Individual Retirement Account - IRA
What are IRA distributions, and how do they work?
The big idea here? IRAs, or Individual Retirement Accounts, are not tax-free. You do pay tax, but only when you withdraw money out of the IRA.
Ok, so backing up, beep beep beep…
You make 80 grand a year as a union toll booth worker, taking 5 dollar bills from drivers and putting them in the little slot things. Brutal, rigorous, highly stressful job. Yes, you have a pension that the government you work for contributes to, but you also have an IRA. And you contribute 5 grand a year to that IRA.
That 5 grand comes out of the 80 grand you’d normally be fully taxed on. But instead of the 80 grand that the IRS would normally worry about, as far as they’re concerned, this year, you didn’t make 80...you made 75.
Why?
Because you contributed voluntarily 5 grand to your IRA, and it’ll sit in that separate special account, likely invested in the stock market, so that it compounds away, doubling about every 7 or 8 years until you retire. With 5 grand contributions year after year after year, you’ll have a full million bucks in there by the time you retire at 65. And you’ll have the option to start withdrawing from the IRA at that point. Or you can wait until the maximum age of 70 ½ to begin the withdrawal process. Which is kind of a big deal. Small tweaks make a huge difference.
Like...you saved money beyond the IRA, i.e. in your personal savings accounts. And you could live on that another 5 ½ years. Then, if the market followed historical patterns, instead of beginning your IRA withdrawals with a million dollars in there, you’d have compounded that million bucks another 5 ½ years worth...so that it was worth a million 6 or 7 by the time you were 70 ½.
That’s an extra 600 or 700 grand and change, just for being able to wait the maximum time before you must, by law, begin withdrawing.
Why is there a "must" in there? Well, the government needs to tax you...somehow. And remember: that money went into the IRA and sat there compounding, tax-free for decades.
But now, when you take it out, you’ll pay ordinary income rates on it. Why not the cheaper, long-term gain rates? Because it was income. Active income you earned. And “should have been” taxed on as ordinary income when you earned it. But you weren't. So now it’s time for the tax man to cometh.

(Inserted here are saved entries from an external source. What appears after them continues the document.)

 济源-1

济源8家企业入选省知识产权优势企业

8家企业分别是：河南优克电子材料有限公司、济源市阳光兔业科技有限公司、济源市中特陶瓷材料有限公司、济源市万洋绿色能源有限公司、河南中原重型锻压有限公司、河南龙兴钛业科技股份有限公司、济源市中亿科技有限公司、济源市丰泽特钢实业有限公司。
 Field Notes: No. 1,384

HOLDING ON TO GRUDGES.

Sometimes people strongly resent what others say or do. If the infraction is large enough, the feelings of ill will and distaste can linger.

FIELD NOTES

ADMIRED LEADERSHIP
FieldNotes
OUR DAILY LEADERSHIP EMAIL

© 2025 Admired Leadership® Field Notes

The logic behind the creation of the IRA was that investors in it would be paying a lower tax rate when they were old, i.e. making less money as geezers than they did when they were at the peaks of their careers.

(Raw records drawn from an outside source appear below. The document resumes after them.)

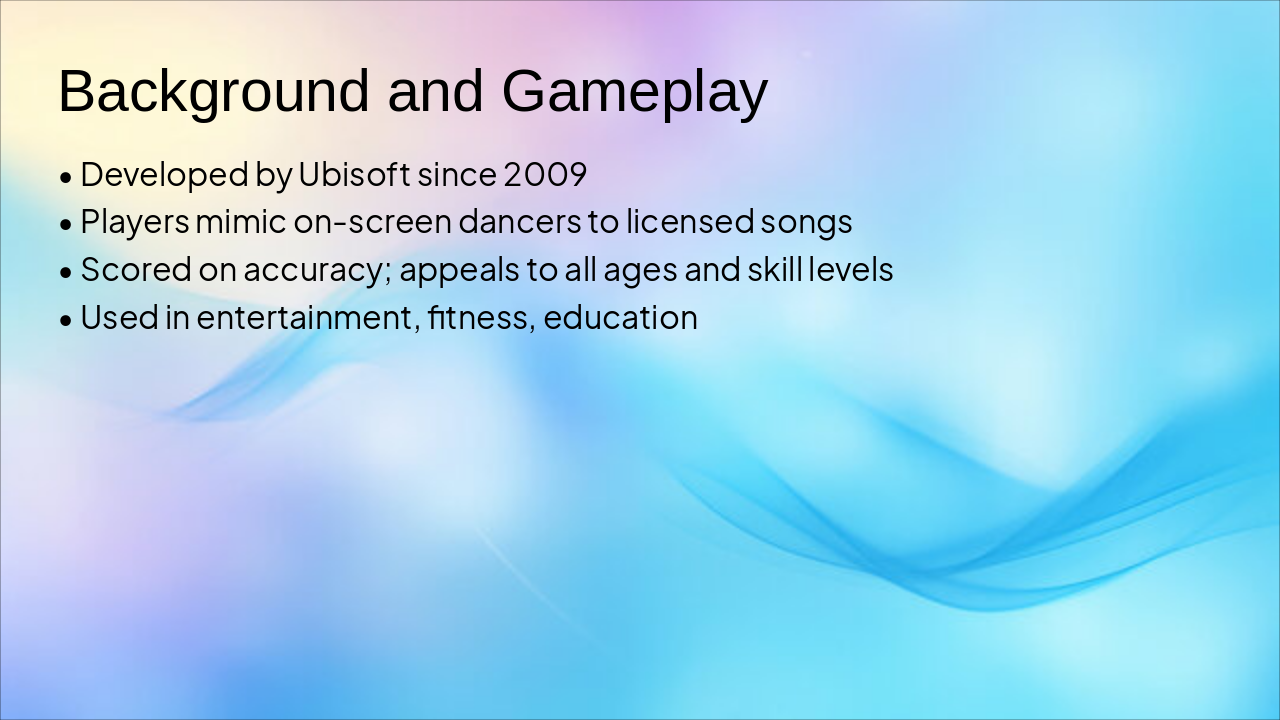 Background and Gameplay

• Developed by Ubisoft since 2009
• Players mimic on-screen dancers to licensed songs
• Scored on accuracy; appeals to all ages and skill levels
• Used in entertainment, fitness, education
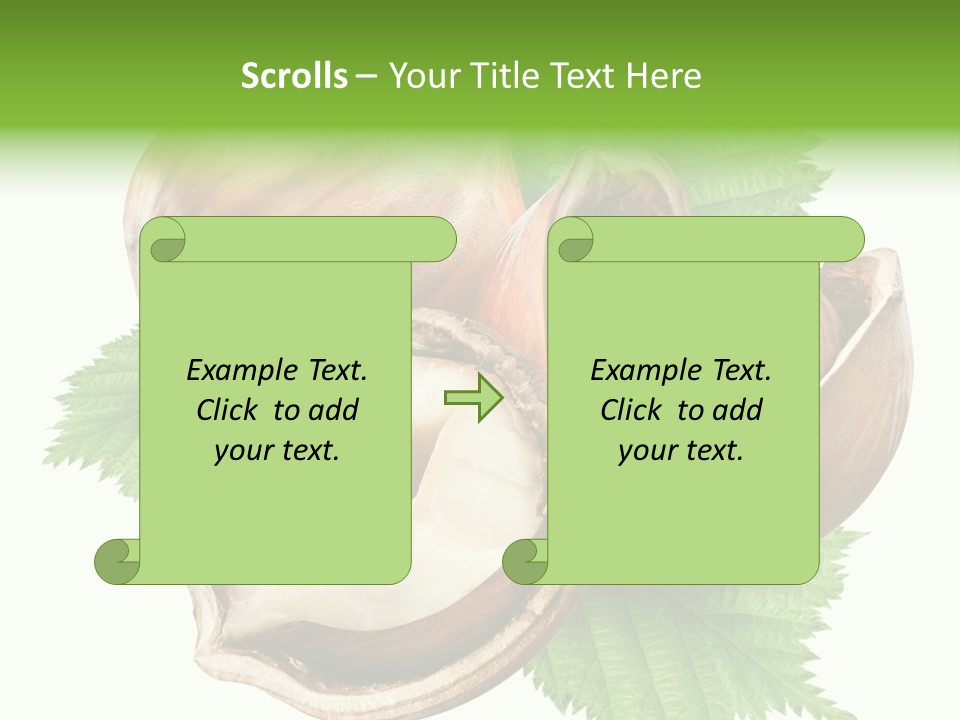 Scrolls – Your Title Text Here

Example Text. Click to add your text.

Example Text. Click to add your text.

So under the progressive tax system, instead of paying a marginal rate of, say, 43 percent on that 5 grand that was saved, as a geezer, taking out relatively small amounts to live on, you’re paying more like 30 percent or less on the marginal dollar.
And the focus is the minimums you must withdraw. You can distribute to yourself more than the minimums, but you have to take out a set percentage each year.
And age matters. In fact, it’s kinda everything in this calculation. So at age 77, for example, the divisor is 21.2. That means that whatever the total assets were in the IRA as of the end of the year, that amount is divided by 21.2...and it’s the amount that must be taken out of the IRA and “distributed to you,” usually in the form of you writing a check out of the IRA. And to yourself, into your normal brokerage account.
So let’s say that, at 77, you had a million bucks from your hard-earned scrimping and saving. You’d take 1 million in the numerator and divide it by 21.2 to get $47,170. It’s that amount you’d have to take out of the IRA. And be taxed on it at ordinary income rates and, well, hopefully live to fight another day.
The divisors increase dramatically as you get older. When the IRA starts at age 70, you divide by 27.4... so you only have to distribute a small amount of dough to yourself, and be taxed on it...but by age 100, you have to distribute whatever divided by only 6.3, meaning that you’ll be distributing about 4 times as much as you did at age 70.